Etchison can certainly write. He has a sparse, moody style, and it’s often a page or two into a story before I’m sure of the setting and situation, exactly, but by that time I’m totally into it. Pretty much all of the stories in this book are set in or around California. In his hands, it’s a bleak, isolating world with some pretty dark corners. Usually, it’s when people open up or reach out to others that the trouble, the horror, starts. (Think it’s a good idea to rescue a lost little girl? Read ‘Call Home’.)
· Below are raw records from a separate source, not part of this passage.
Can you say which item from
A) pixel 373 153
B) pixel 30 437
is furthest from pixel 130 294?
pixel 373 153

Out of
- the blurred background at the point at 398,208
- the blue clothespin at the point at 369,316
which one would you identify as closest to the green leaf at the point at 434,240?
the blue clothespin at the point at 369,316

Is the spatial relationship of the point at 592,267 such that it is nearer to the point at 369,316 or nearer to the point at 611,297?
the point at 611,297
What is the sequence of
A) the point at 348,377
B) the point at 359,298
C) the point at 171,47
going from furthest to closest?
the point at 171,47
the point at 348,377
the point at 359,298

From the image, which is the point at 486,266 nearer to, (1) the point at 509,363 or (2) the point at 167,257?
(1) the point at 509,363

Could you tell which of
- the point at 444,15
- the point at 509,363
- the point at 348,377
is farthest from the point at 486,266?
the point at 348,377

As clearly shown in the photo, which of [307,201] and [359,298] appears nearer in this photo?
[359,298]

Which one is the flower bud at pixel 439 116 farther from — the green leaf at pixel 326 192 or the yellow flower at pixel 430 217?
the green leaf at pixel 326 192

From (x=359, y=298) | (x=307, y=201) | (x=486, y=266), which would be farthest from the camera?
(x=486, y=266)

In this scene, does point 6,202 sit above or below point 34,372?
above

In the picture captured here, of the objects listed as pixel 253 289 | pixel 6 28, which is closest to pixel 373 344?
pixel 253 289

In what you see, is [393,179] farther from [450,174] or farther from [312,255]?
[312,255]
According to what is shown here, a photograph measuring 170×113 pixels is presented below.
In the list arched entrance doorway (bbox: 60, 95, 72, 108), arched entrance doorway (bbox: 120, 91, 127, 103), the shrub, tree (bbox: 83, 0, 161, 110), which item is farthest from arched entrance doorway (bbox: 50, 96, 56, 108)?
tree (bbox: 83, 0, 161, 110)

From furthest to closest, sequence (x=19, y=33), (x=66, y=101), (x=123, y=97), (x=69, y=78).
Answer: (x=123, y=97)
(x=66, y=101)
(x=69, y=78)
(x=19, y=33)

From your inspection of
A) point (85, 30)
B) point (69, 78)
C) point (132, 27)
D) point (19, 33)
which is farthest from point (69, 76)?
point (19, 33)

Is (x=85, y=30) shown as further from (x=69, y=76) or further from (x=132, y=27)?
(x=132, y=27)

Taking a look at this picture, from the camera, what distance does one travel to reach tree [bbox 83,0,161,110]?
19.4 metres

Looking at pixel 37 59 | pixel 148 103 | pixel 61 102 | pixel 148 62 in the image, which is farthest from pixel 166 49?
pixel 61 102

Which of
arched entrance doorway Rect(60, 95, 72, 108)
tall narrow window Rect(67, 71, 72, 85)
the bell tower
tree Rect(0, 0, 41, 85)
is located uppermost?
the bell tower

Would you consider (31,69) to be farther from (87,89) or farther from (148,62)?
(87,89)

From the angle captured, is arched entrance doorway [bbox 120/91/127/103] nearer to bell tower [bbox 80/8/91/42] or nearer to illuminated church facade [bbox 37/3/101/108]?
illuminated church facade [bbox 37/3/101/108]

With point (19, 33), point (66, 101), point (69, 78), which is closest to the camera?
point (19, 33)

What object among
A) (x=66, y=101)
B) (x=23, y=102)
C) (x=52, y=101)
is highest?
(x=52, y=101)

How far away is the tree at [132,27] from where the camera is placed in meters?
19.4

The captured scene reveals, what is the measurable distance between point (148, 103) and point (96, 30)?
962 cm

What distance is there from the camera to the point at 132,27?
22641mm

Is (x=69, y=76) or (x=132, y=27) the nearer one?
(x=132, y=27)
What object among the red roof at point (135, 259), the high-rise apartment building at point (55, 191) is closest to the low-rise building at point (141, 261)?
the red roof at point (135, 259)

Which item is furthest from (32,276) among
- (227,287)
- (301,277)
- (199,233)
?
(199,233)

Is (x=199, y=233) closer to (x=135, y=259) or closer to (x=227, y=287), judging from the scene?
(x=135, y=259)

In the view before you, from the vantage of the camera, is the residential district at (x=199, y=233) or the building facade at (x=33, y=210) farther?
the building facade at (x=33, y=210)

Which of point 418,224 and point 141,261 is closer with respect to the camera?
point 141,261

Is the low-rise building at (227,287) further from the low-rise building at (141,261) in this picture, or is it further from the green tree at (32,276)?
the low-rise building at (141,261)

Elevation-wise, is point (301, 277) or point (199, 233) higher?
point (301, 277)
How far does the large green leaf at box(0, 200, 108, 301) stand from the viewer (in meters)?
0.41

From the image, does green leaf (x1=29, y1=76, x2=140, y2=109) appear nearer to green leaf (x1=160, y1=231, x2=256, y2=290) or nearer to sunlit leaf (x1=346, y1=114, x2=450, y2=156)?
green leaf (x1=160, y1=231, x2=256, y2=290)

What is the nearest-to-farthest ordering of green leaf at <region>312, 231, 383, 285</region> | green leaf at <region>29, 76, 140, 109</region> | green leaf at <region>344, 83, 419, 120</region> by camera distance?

I have to say it was the writing style and general tone that carried me through this book, as many of the stories, which I loved as writing, didn’t work so well, for me, as stories — the horror denouements didn’t seem sufficiently prepared for, and I’d sometimes feel a little let down when they arrived, abruptly, sometimes confusingly. Precisely because Etchison’s writing was so good, I think, I wanted something more. But towards the last third of the volume, pretty much from ‘The Dog Park’ on, something clicked and either I adjusted to Etchison or he’d changed tack a bit (these were all 1990s stories) and it worked. Significantly, these later tales don’t have supernatural elements. The horror is subtler, more about everyday human ‘monsters’ and dark psychology than, say killer dwarfs (there is a killer dwarf tale) or the science-fictional horrors of some of the early stories. So, midway through I was enjoying the book but wondering if I was going to finish it, but by the end I was wanting more.